Gladbach: Was das Trio so stark macht


Bereits die Bild schrieb in dieser Woche, dass der "Bullen-Sturm" der Borussia wieder komplett sei, auch in Verbindung mit der neuen Büffelherde werden die drei immer wieder genannt. In der letzten Saison hatten noch die Ex-Frankfurter Luca Jovic, Ante Rebic und Sébastien Haller diese Bezeichnung inne, nachdem sie der Eintracht in der Europa League und in der Bundesliga viel Freude bereitet hatten und gemeinsam an einer Vielzahl der Tore beteiligt gewesen waren. Mittlerweile kickt Luca Jovic bei ​Real Madrid, Sebastien Haller läuft in der Premier League für West Ham United auf und Ante Rebic zog es für zwei Jahre leihweise in die Serie A zum ​AC Milan


Durch die Transfers von Thuram und Embolo hat Gladbach neue Qualität und auch hohe Flexibilität dazugewonnen.
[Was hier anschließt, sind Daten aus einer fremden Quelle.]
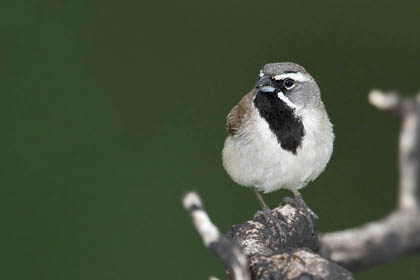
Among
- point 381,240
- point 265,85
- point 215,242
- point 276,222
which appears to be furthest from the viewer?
point 265,85

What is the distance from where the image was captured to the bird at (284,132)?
2.25 metres

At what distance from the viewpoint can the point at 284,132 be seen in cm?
225

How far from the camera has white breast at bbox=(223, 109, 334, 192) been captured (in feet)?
7.48

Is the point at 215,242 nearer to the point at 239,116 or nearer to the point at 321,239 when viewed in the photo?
the point at 321,239

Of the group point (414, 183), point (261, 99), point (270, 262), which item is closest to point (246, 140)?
point (261, 99)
Für den Gegner ist die Fohlenelf somit deutlich schwerer auszurechnen, als es noch in der letzten Saison unter Ex-Trainer Dieter Hecking der Fall war. Mit Rose wurde ein neues Spielsystem impliziert, durch die neue offensive Durchschlagskraft konnte diese Spielweise mit Leben gefüllt werden. Mit dieser Dynamik und Wucht ist die Borussia jetzt auch im Strafraum deutlich präsenter und gefährlicher und kann mittlerweile auch per Standardsituationen und Ecken durch Kopfbälle Tore erzielen. In der letzten Saison verpufften diese noch regelmäßig, da die einzigen Abnehmer wenn überhaupt die Verteidiger waren, auf die sich der Gegner dann aber einstellen konnte. 


Hinzu kommt, dass die Fohlenelf das Fußball spielen nicht verlernt habt und mit Thuram und Embolo auch zwei Spieler dazu kamen, die mit dem Ball am Fuß ebenfalls überzeugen können. Zusammen mit Pléa schaffen sie es in einem Eins gegen Eins oft ihre Gegenspieler stehen zu lassen. Zudem reißen sie permanent Lücken für ihre Mitspieler, spielen im Dienste der Mannschaft und sind sich auch nicht zu schade auch in der Defensive auszuhelfen. Auf dem Platz funktioniert das Trio als Einheit, ​auch im Training und in der Freizeit versteht sich die French-Connection (sprechen alle französisch) hervorragend. Alles gute Voraussetzungen, um weiterhin erfolgreich zu bleiben.